++++ Information ++++
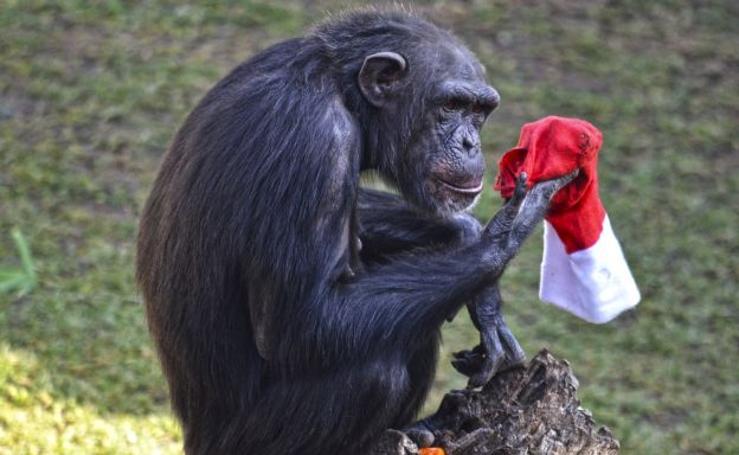 Fotos de los animales del Bioparc con sus regalos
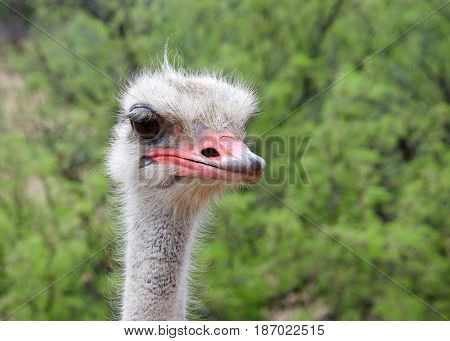 Portrait of one male ostrich looking slightly to viewers right. Green bushes in background. The ostrich is a large flightless birds native to Africa. Males have a pink beak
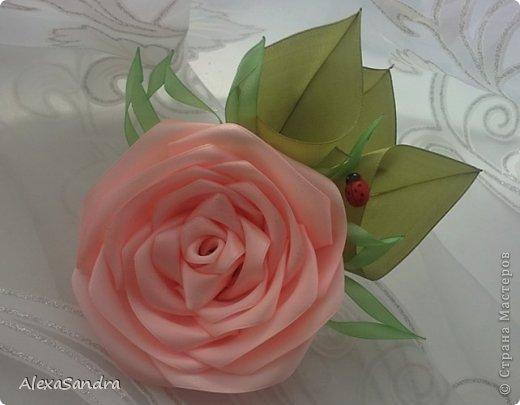 Выставляю свои цветочки - все повторяла по МК Страны, спасибо!. Первые - одуванчики, когда увидела МК в одноклассниках, загорелась повторить! фото 2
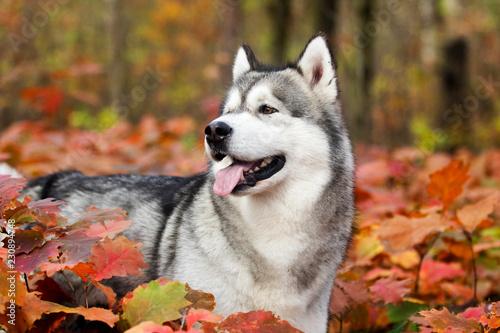 Leinwandbild Motiv Alaskan malamute dog outdoors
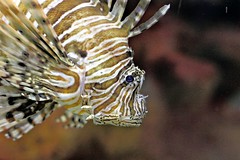 Lionfish (AndyM.) Tags: ohio fish water animal animals canon 50mm stripes cleveland stripe lion sealife fishes 60d colourartaward greaterclevelandaquarium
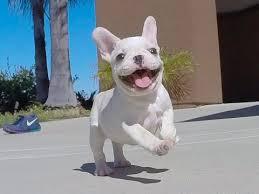 grown white french bulldog. Brilliant Bulldog U0027Isabellau0027 Our Beautiful Female French Bulldog Puppy For Sale In San Diego To Grown White U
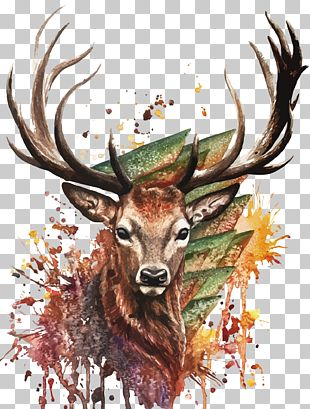 Deer Watercolor Painting Drawing PNG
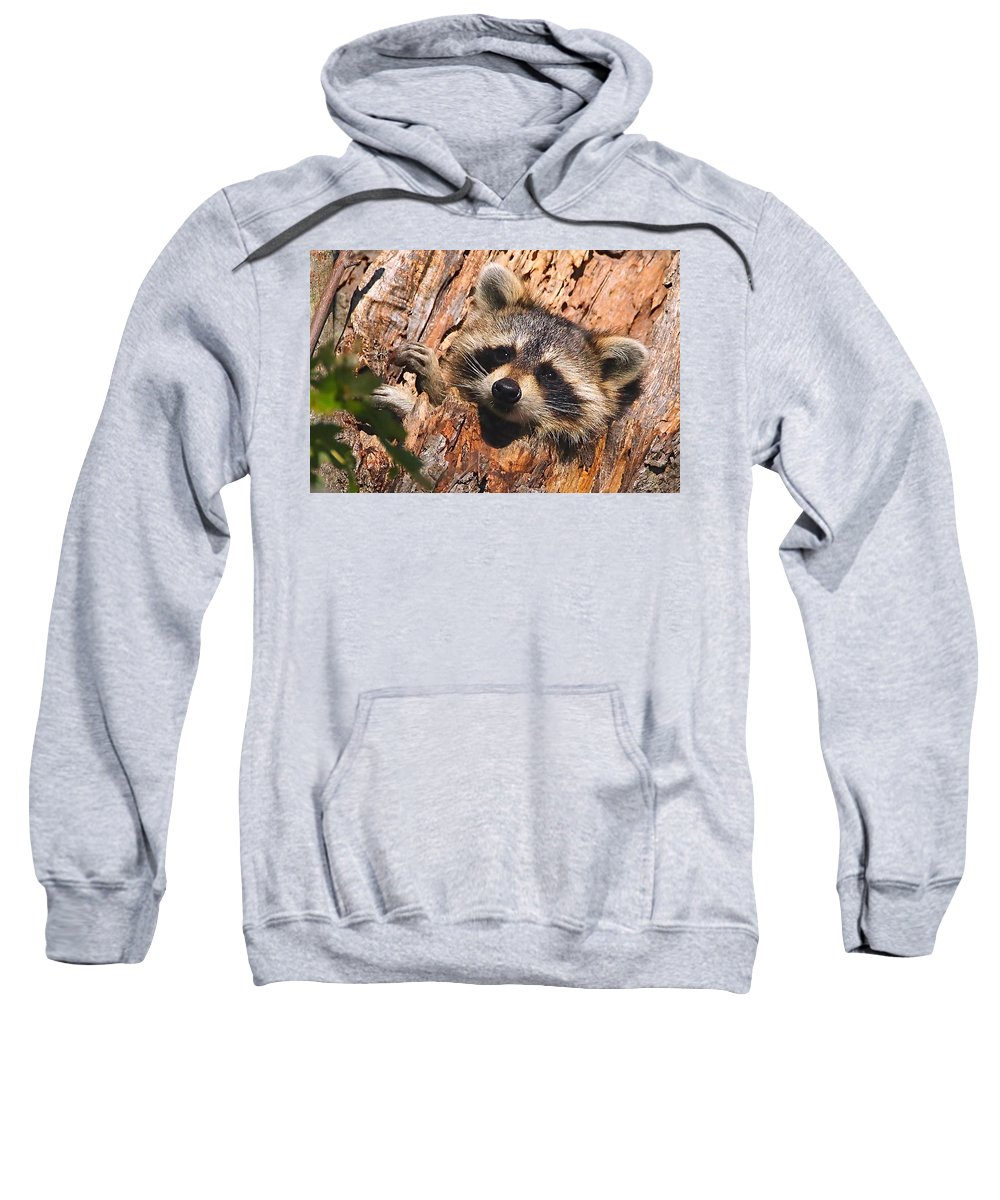 Raccoon Sweatshirt featuring the photograph Baby Raccoon by William Jobes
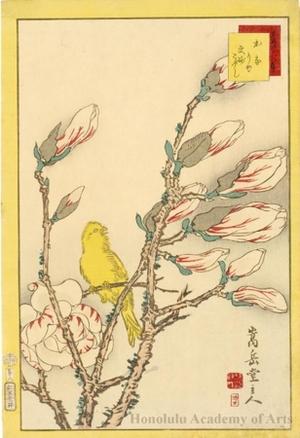 Sügakudö: Canary on Magnolia Branch - ホノルル美術館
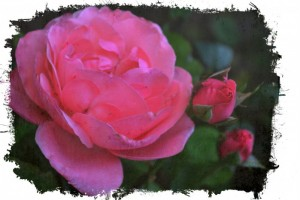 "Day 9~ ""31 Days of PINK"" Life is Short slow down and smell the roses."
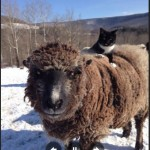 Cat Is King Of The Beasts At Farm Animal Sanctuary
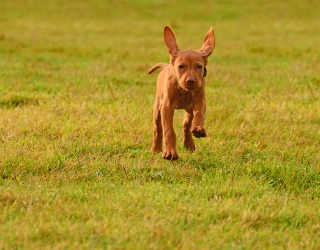 Help Stop This Vizsla Puppy From Flying Away!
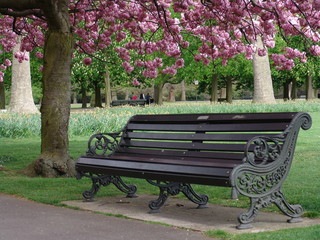 Park bench with pink flowering trees in Greenwich Park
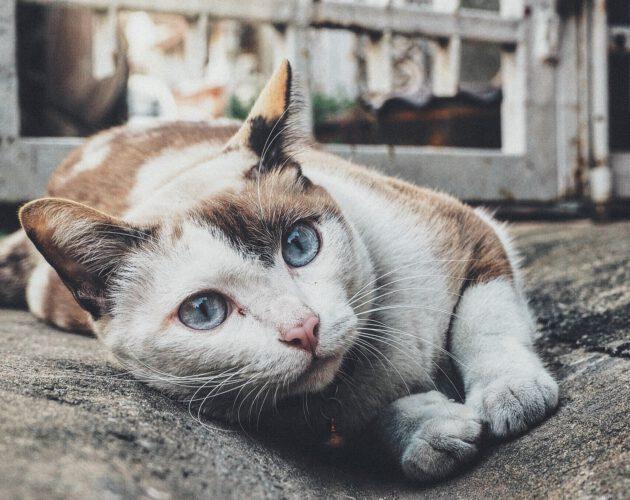 Zdjęcie wyróżnione wpisu - Karmisz dzikie koty – gmina da Ci karmę!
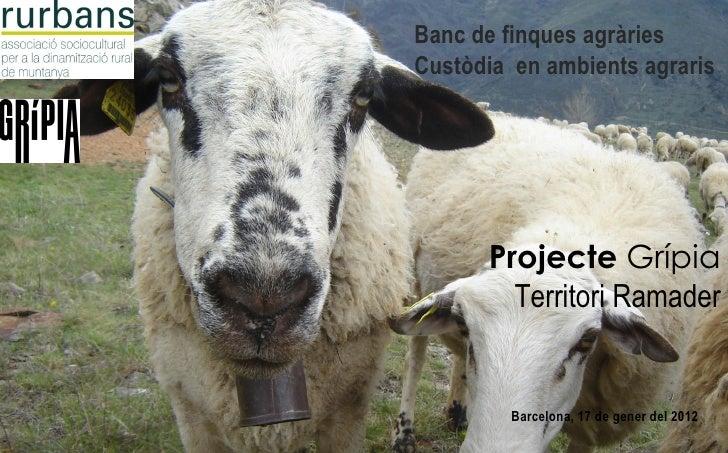 Banc de finques agràriesCustòdia en ambients agraris      Projecte Grípia        Territori Ramader         Barcelona, 17 d...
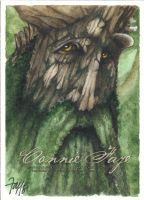 Treebeard by ConnieFaye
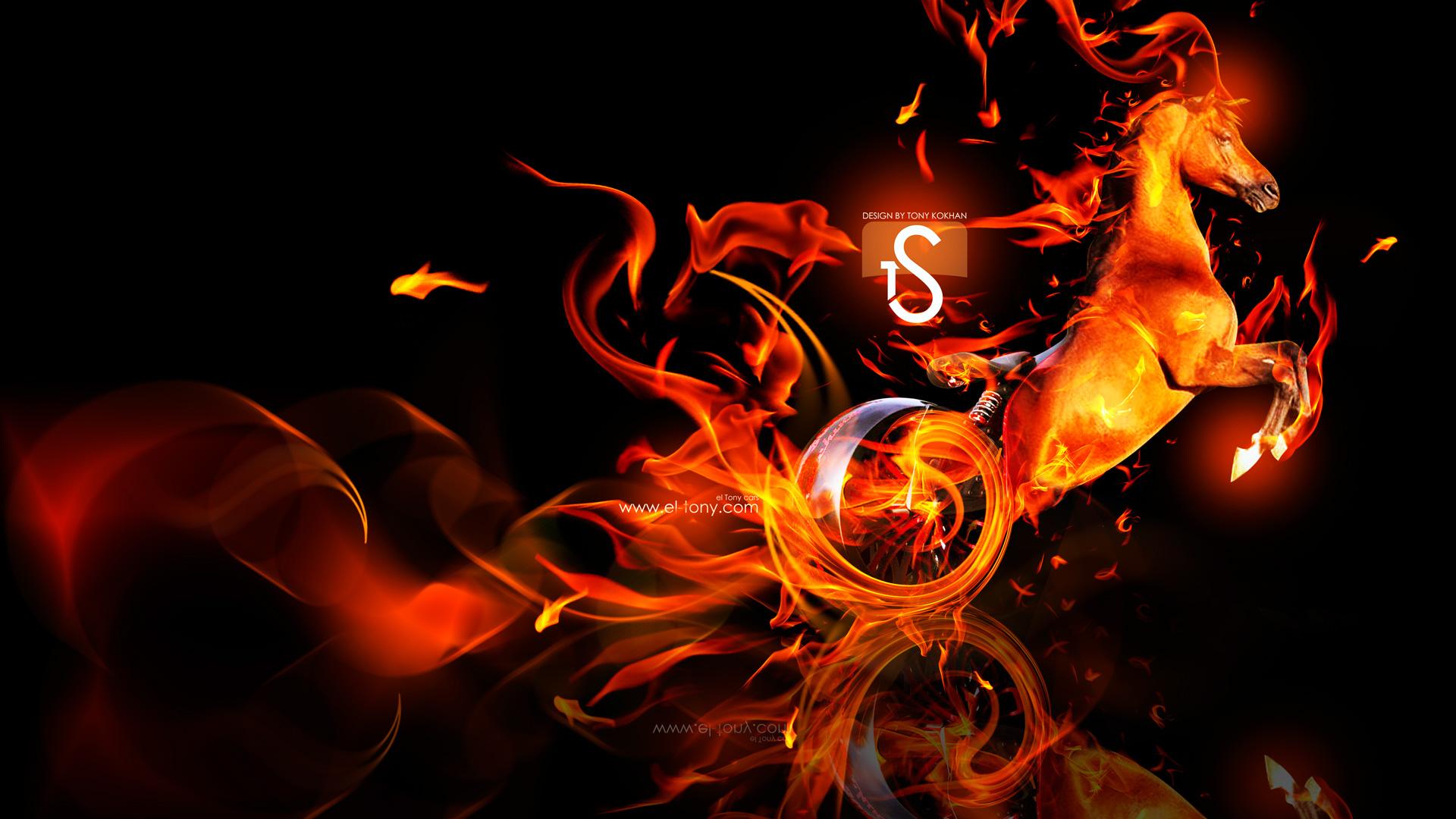 Fantasy Fire Moto Horse 2014 Fire Horses 1893366 Hd Wallpaper Backgrounds Download
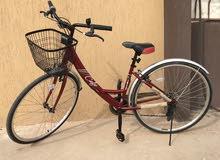 دراجه هوائية طرقات للبيع في مصراته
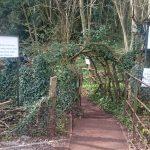 Puzzlewoodという神秘的な森へ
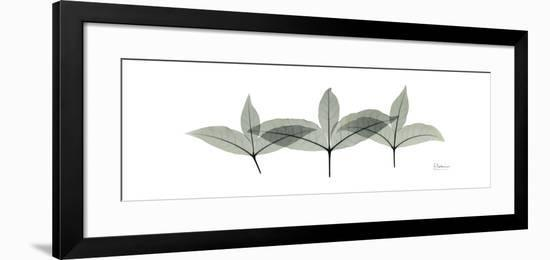 Caffir Palm Tree Portrait-Albert Koetsier-Framed Art Print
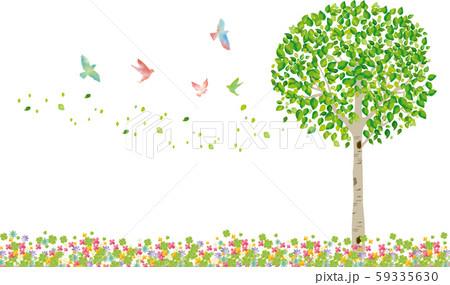 木:木 枝 自然 緑 葉 新緑 新芽 初夏 夏 春 エコ グリーン 59335630
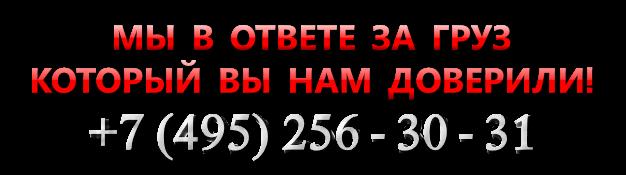 sat_ttk_sl_com_saptrans_ru_satt_4997557224_vip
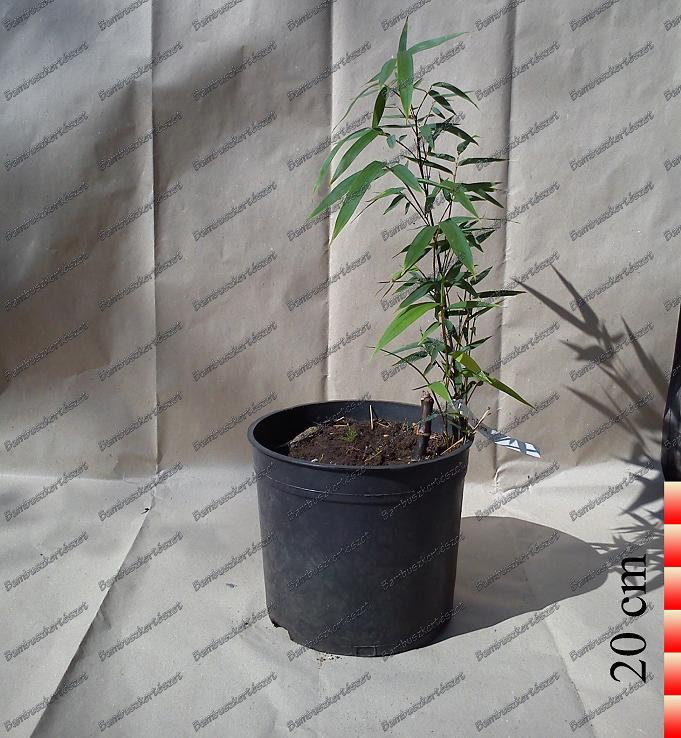 Phyllostachys Aurea Flavescens Inversa óriás Bambusz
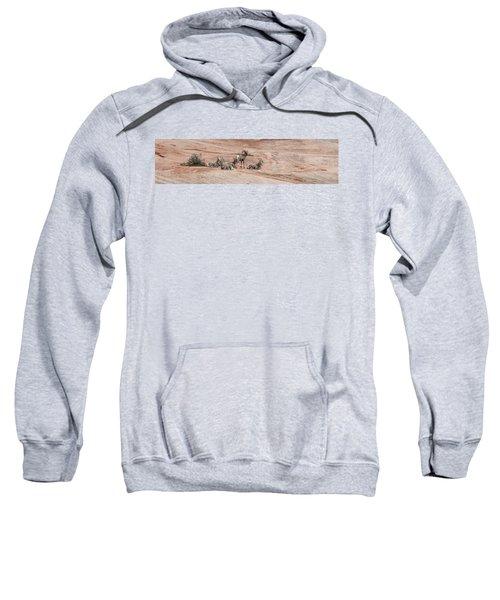Zion Family Sweatshirt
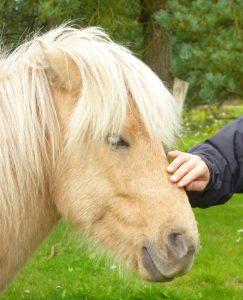 Coaching med heste også kaldet equicoaching er en god mulighed for at arbejde med sin personlige udvikling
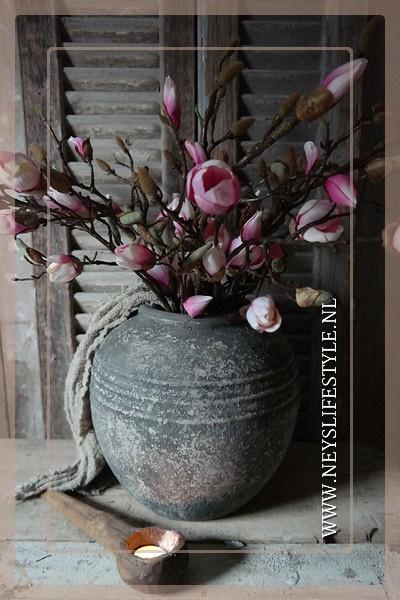 Magnolia tak roze | in knop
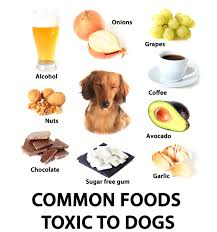 are onions for dogs are grapes bad for dogs find out here
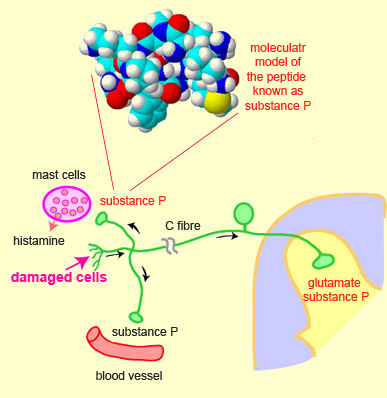 the role of 17 beta hydroxysteroid dehydrogenases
++++
All of the records above must be copied exactly, except for the pictures.

 Fotos de los animales del Bioparc con sus regalos
 Portrait of one male ostrich looking slightly to viewers right. Green bushes in background. The ostrich is a large flightless birds native to Africa. Males have a pink beak
 Выставляю свои цветочки - все повторяла по МК Страны, спасибо!. Первые - одуванчики, когда увидела МК в одноклассниках, загорелась повторить! фото 2
 Leinwandbild Motiv Alaskan malamute dog outdoors
 Lionfish (AndyM.) Tags: ohio fish water animal animals canon 50mm stripes cleveland stripe lion sealife fishes 60d colourartaward greaterclevelandaquarium
 grown white french bulldog. Brilliant Bulldog U0027Isabellau0027 Our Beautiful Female French Bulldog Puppy For Sale In San Diego To Grown White U
 Deer Watercolor Painting Drawing PNG
 Raccoon Sweatshirt featuring the photograph Baby Raccoon by William Jobes
 Sügakudö: Canary on Magnolia Branch - ホノルル美術館
 "Day 9~ ""31 Days of PINK"" Life is Short slow down and smell the roses."
 Cat Is King Of The Beasts At Farm Animal Sanctuary
 Help Stop This Vizsla Puppy From Flying Away!
 Park bench with pink flowering trees in Greenwich Park
 Zdjęcie wyróżnione wpisu - Karmisz dzikie koty – gmina da Ci karmę!
 Banc de finques agràriesCustòdia en ambients agraris      Projecte Grípia        Territori Ramader         Barcelona, 17 d...
 Treebeard by ConnieFaye
 Fantasy Fire Moto Horse 2014 Fire Horses 1893366 Hd Wallpaper Backgrounds Download
 دراجه هوائية طرقات للبيع في مصراته
 Puzzlewoodという神秘的な森へ
 Caffir Palm Tree Portrait-Albert Koetsier-Framed Art Print
 木:木 枝 自然 緑 葉 新緑 新芽 初夏 夏 春 エコ グリーン 59335630
 sat_ttk_sl_com_saptrans_ru_satt_4997557224_vip
 Phyllostachys Aurea Flavescens Inversa óriás Bambusz
Zion Family Sweatshirt
 Coaching med heste også kaldet equicoaching er en god mulighed for at arbejde med sin personlige udvikling
 Magnolia tak roze | in knop
 are onions for dogs are grapes bad for dogs find out here
 the role of 17 beta hydroxysteroid dehydrogenases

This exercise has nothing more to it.